The proposed method is very similar to JPM. The user is led to write a regular expression (in schematic form) for the results to be obtained. The notation allows concatenation, non-empty repetition of names (+), optionality of names (?), and alternatives specifying names (( name1 | name2 | ... )). The error-prone empty set is avoided by decomposing * into +?; a rhs is called "complex" if it contains more than one repetition, option or alternative. Code is then attached to each terminal name and to the begin and end of each nonterminal.
     To accommodate relationships between various parts of the output, attributes are attached to the names. These attributes can only be booleans and designate whether the data belongs to a given class. Efficient implementations are constructed using truth tables as conditions to output statements. Boolean variables are introduced as "links to truth tables".
     The text spells out every detail and summarizes everything in design rules.

* K.V. Nori, V. Srinivas, Structured programming -- An example using decision tables, J. Comp. Soc. India, vol. 4, #1, June 1973, pp. ??-??.
Proposes to accept the "decision table" as an addition to the structured-programming tool "selection statement".
     This somewhat non-linear paper supplies an analysis in terms of structured programming, of a simulation program for a TDC 16 computer. The instruction set of the machine was specified through decision tables; the program was written in FORTRAN, augmented by a program generator for decision tables.
     The paper first describes the simulator, which consists of a driver + code generated from the decision tables. Next the driver is analysed for conformance to structured programming principles (and found wanting). Then the use of a decision table as a heavy-duty alternative to the selection statement is argued, mainly because automatic methods of checking for ambiguities and completeness of decision tables exist. Finally, more of less unrelated to the main point, the authors report their experience that structured programming is no help in how to structure a program; it only supplies the tools, not the instructions of use. This problem is exacerbated by the fact that small mistakes in high-level structuring can have (and did have) large and unfavorable effects on the lower levels and on the final product.

* D.L. Parnas, On the criteria to be used in decomposing systems into modules, Commun.
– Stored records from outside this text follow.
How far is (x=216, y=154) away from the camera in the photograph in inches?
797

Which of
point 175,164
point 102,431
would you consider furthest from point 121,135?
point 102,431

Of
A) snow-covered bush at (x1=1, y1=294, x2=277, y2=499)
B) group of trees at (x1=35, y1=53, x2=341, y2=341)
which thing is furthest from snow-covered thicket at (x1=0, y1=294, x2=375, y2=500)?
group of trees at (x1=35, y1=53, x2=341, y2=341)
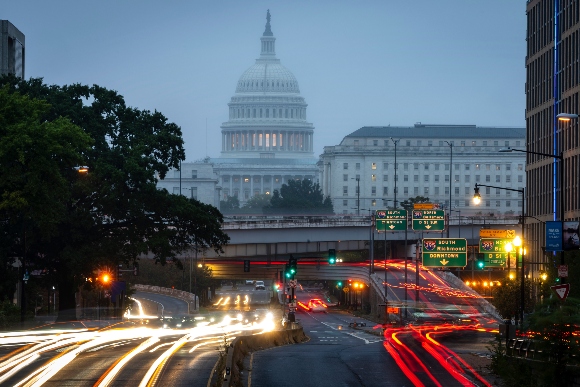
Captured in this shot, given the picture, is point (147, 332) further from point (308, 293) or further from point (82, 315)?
point (308, 293)

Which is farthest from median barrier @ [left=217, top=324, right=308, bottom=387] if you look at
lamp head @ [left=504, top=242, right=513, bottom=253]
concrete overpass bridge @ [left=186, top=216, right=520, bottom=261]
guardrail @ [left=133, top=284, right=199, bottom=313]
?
guardrail @ [left=133, top=284, right=199, bottom=313]

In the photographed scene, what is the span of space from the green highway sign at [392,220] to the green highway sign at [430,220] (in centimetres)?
257

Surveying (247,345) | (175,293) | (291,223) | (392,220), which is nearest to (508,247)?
(392,220)

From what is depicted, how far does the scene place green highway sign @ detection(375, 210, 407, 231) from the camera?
98312 mm

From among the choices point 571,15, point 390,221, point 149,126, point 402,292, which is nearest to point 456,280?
point 402,292

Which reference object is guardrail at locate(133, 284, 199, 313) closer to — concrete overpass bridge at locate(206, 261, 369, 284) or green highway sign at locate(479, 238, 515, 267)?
concrete overpass bridge at locate(206, 261, 369, 284)

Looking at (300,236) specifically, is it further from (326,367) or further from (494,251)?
(326,367)

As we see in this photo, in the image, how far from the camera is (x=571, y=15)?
86.3 m

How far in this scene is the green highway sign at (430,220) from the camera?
94.8 metres

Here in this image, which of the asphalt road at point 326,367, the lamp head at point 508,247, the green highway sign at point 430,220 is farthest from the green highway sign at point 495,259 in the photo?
the asphalt road at point 326,367

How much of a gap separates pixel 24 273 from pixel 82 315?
11.2 m

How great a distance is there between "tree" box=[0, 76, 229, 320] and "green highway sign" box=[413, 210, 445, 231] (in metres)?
19.0

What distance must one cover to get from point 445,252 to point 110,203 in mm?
27165

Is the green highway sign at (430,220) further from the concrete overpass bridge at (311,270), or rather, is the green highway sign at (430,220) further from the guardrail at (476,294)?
the concrete overpass bridge at (311,270)
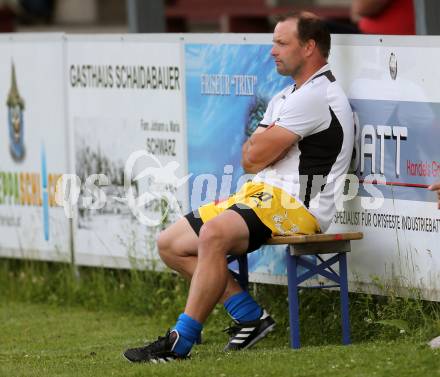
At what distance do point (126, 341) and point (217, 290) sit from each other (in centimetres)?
144

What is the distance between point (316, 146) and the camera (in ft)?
25.6

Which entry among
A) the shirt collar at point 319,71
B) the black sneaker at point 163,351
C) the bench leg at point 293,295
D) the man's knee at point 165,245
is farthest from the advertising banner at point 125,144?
the black sneaker at point 163,351

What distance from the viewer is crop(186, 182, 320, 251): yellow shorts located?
768cm

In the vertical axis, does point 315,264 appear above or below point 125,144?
below

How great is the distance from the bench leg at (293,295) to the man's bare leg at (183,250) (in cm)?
37

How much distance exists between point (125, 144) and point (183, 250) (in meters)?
2.00

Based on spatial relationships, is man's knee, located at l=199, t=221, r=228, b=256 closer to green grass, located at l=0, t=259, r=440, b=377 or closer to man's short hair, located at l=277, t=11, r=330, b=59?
green grass, located at l=0, t=259, r=440, b=377

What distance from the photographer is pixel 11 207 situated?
10.8 m

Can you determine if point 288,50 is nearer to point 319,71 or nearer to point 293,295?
point 319,71

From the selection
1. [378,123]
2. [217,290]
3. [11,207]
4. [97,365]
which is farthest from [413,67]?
[11,207]

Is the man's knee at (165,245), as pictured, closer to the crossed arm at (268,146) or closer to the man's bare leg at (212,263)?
the man's bare leg at (212,263)

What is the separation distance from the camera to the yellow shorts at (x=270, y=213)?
768 centimetres

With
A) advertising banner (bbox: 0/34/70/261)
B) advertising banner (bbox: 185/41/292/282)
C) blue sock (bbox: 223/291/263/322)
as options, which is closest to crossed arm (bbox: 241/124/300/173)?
blue sock (bbox: 223/291/263/322)

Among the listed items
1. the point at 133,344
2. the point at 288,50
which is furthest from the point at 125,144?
the point at 288,50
ACM, vol. 15, 1972, pp. 1053-1058.
Shows an example of a mediocre and a good decomposition and compares the criteria that led to both. Likewise for hierarchical ordering between modules.

* I.C. Pyle, R.C.F. McLatchie, B. Grandage, A Second-Order Bug with Delayed Effect, Softw., Pract. Exper., vol. 1, #3, 1971, pp. 231-233.
Horrible story of what occurs when you ignore zero. A badly designed instruction (MVC, which copies 1 character more than the length indication says, and so cannot copy 0 characters) had resulted in a kludgey implementation of empty strings in the input routine EDIT (the empty string was implemented as one space character, which was then further on interpreted as the empty string). When a macro processor was then added, it needed a real zero-length string, but it also needed the input routine. So a flag was added to the input routine, to tell it that it was used by the macro processor, and had to deliver real empty strings. Once this flag got out of sync, the input routine yielded a real empty string where a single space was requires, the MVC got a negative length -1, 256 characters were copied, essential data was overwritten, and the OS crashed.
     The problem was fixed by removing the "one space" idea, and checking before using MVC. (Packing the nasty MVC in a subroutine was probably too slow.)
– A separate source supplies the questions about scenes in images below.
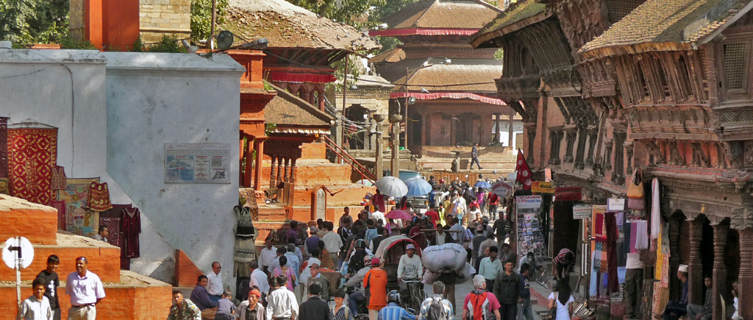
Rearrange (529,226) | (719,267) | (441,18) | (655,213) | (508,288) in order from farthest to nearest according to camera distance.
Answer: (441,18) < (529,226) < (655,213) < (508,288) < (719,267)

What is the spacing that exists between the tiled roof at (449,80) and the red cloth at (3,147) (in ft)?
174

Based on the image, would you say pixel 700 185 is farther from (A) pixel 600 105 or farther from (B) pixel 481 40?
(B) pixel 481 40

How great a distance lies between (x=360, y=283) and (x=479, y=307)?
4422mm

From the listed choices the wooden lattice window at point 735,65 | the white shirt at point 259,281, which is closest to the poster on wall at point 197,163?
the white shirt at point 259,281

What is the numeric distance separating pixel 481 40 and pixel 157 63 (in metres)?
16.9

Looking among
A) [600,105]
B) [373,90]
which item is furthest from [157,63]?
[373,90]

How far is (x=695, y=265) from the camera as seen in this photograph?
21156 mm

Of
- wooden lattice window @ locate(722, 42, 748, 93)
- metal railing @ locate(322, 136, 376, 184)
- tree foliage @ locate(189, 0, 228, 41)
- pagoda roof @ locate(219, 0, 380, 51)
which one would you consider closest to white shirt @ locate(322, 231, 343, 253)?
tree foliage @ locate(189, 0, 228, 41)

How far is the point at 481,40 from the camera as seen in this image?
132 feet

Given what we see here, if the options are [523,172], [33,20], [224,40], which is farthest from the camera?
[33,20]

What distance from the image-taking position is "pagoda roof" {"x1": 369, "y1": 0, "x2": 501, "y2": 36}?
77875 millimetres

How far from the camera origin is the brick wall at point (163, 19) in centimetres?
2900

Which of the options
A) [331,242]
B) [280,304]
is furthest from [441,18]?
[280,304]

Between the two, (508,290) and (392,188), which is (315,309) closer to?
(508,290)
* D. Parnas, Information distribution aspects of design methodology, in Inform. Processing 71, North-Holland, 1971, pp. 339-344.
Parnas' Principles:
     -- One must provide the intended user with all the information needed to use the module correctly and nothing more.
     -- One must provide the implementor with all the information needed to implement the module correctly and nothing more.
Does this have any bearing on the "representation module" question?